Items from a data source

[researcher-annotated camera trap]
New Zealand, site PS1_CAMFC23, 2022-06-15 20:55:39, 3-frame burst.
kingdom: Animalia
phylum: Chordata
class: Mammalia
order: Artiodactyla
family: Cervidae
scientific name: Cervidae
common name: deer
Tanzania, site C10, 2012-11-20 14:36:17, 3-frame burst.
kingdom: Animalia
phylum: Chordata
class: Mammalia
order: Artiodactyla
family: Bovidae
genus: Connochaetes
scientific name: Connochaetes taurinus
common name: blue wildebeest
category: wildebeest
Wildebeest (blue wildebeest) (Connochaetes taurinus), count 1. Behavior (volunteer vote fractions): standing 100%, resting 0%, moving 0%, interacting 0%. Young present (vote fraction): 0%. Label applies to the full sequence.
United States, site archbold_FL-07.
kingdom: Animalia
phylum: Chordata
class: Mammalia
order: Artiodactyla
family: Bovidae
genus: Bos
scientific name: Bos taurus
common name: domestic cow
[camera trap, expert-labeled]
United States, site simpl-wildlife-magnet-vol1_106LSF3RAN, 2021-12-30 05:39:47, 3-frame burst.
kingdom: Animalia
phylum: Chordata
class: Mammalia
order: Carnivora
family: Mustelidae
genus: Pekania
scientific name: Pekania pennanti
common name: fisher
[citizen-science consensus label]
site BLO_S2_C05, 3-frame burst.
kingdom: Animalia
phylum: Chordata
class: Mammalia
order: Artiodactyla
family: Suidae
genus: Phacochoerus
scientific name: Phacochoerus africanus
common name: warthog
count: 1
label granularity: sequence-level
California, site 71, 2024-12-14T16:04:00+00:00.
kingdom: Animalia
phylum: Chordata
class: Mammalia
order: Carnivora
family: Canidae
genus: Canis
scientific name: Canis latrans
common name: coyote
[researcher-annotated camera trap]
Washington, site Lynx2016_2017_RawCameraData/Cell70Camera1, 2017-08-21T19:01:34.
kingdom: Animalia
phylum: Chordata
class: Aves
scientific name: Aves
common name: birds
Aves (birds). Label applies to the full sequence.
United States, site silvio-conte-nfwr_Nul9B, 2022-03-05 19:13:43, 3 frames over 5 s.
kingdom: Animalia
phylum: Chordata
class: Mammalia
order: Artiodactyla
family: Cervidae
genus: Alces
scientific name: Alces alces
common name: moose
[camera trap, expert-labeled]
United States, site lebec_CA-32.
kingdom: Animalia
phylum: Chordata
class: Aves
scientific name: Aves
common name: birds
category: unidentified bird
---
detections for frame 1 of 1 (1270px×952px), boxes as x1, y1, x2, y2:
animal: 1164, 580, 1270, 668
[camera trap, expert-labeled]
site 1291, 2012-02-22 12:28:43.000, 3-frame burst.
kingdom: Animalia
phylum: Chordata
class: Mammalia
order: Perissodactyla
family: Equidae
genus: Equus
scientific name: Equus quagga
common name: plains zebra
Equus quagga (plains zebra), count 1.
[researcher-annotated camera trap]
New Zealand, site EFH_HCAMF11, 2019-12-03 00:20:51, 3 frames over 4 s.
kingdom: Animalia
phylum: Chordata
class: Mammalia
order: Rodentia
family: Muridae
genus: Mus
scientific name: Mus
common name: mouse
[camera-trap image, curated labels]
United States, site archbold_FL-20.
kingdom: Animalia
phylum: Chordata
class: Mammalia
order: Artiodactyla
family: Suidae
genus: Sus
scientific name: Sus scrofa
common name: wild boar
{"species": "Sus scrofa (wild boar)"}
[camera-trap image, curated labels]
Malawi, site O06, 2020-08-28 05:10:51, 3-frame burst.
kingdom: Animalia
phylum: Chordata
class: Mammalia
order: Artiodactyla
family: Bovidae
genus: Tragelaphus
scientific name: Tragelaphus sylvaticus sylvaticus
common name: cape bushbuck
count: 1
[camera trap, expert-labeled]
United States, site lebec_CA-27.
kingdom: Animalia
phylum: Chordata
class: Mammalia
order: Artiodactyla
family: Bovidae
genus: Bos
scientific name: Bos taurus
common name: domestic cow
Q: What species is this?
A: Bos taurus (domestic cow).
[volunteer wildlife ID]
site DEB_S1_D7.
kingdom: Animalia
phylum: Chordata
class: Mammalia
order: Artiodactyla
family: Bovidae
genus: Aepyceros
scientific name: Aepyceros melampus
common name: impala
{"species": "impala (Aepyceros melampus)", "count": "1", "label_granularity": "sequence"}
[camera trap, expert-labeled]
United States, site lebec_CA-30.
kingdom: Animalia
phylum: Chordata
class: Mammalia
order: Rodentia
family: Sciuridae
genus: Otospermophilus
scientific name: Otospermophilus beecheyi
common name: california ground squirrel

**WHAT TO WORK ON**
Send back all the records above word for word.

**FINISHED TASK**
[researcher-annotated camera trap]
New Zealand, site PS1_CAMFC23, 2022-06-15 20:55:39, 3-frame burst.
kingdom: Animalia
phylum: Chordata
class: Mammalia
order: Artiodactyla
family: Cervidae
scientific name: Cervidae
common name: deer
Tanzania, site C10, 2012-11-20 14:36:17, 3-frame burst.
kingdom: Animalia
phylum: Chordata
class: Mammalia
order: Artiodactyla
family: Bovidae
genus: Connochaetes
scientific name: Connochaetes taurinus
common name: blue wildebeest
category: wildebeest
Wildebeest (blue wildebeest) (Connochaetes taurinus), count 1. Behavior (volunteer vote fractions): standing 100%, resting 0%, moving 0%, interacting 0%. Young present (vote fraction): 0%. Label applies to the full sequence.
United States, site archbold_FL-07.
kingdom: Animalia
phylum: Chordata
class: Mammalia
order: Artiodactyla
family: Bovidae
genus: Bos
scientific name: Bos taurus
common name: domestic cow
[camera trap, expert-labeled]
United States, site simpl-wildlife-magnet-vol1_106LSF3RAN, 2021-12-30 05:39:47, 3-frame burst.
kingdom: Animalia
phylum: Chordata
class: Mammalia
order: Carnivora
family: Mustelidae
genus: Pekania
scientific name: Pekania pennanti
common name: fisher
[citizen-science consensus label]
site BLO_S2_C05, 3-frame burst.
kingdom: Animalia
phylum: Chordata
class: Mammalia
order: Artiodactyla
family: Suidae
genus: Phacochoerus
scientific name: Phacochoerus africanus
common name: warthog
count: 1
label granularity: sequence-level
California, site 71, 2024-12-14T16:04:00+00:00.
kingdom: Animalia
phylum: Chordata
class: Mammalia
order: Carnivora
family: Canidae
genus: Canis
scientific name: Canis latrans
common name: coyote
[researcher-annotated camera trap]
Washington, site Lynx2016_2017_RawCameraData/Cell70Camera1, 2017-08-21T19:01:34.
kingdom: Animalia
phylum: Chordata
class: Aves
scientific name: Aves
common name: birds
Aves (birds). Label applies to the full sequence.
United States, site silvio-conte-nfwr_Nul9B, 2022-03-05 19:13:43, 3 frames over 5 s.
kingdom: Animalia
phylum: Chordata
class: Mammalia
order: Artiodactyla
family: Cervidae
genus: Alces
scientific name: Alces alces
common name: moose
[camera trap, expert-labeled]
United States, site lebec_CA-32.
kingdom: Animalia
phylum: Chordata
class: Aves
scientific name: Aves
common name: birds
category: unidentified bird
---
detections for frame 1 of 1 (1270px×952px), boxes as x1, y1, x2, y2:
animal: 1164, 580, 1270, 668
[camera trap, expert-labeled]
site 1291, 2012-02-22 12:28:43.000, 3-frame burst.
kingdom: Animalia
phylum: Chordata
class: Mammalia
order: Perissodactyla
family: Equidae
genus: Equus
scientific name: Equus quagga
common name: plains zebra
Equus quagga (plains zebra), count 1.
[researcher-annotated camera trap]
New Zealand, site EFH_HCAMF11, 2019-12-03 00:20:51, 3 frames over 4 s.
kingdom: Animalia
phylum: Chordata
class: Mammalia
order: Rodentia
family: Muridae
genus: Mus
scientific name: Mus
common name: mouse
[camera-trap image, curated labels]
United States, site archbold_FL-20.
kingdom: Animalia
phylum: Chordata
class: Mammalia
order: Artiodactyla
family: Suidae
genus: Sus
scientific name: Sus scrofa
common name: wild boar
{"species": "Sus scrofa (wild boar)"}
[camera-trap image, curated labels]
Malawi, site O06, 2020-08-28 05:10:51, 3-frame burst.
kingdom: Animalia
phylum: Chordata
class: Mammalia
order: Artiodactyla
family: Bovidae
genus: Tragelaphus
scientific name: Tragelaphus sylvaticus sylvaticus
common name: cape bushbuck
count: 1
[camera trap, expert-labeled]
United States, site lebec_CA-27.
kingdom: Animalia
phylum: Chordata
class: Mammalia
order: Artiodactyla
family: Bovidae
genus: Bos
scientific name: Bos taurus
common name: domestic cow
Q: What species is this?
A: Bos taurus (domestic cow).
[volunteer wildlife ID]
site DEB_S1_D7.
kingdom: Animalia
phylum: Chordata
class: Mammalia
order: Artiodactyla
family: Bovidae
genus: Aepyceros
scientific name: Aepyceros melampus
common name: impala
{"species": "impala (Aepyceros melampus)", "count": "1", "label_granularity": "sequence"}
[camera trap, expert-labeled]
United States, site lebec_CA-30.
kingdom: Animalia
phylum: Chordata
class: Mammalia
order: Rodentia
family: Sciuridae
genus: Otospermophilus
scientific name: Otospermophilus beecheyi
common name: california ground squirrel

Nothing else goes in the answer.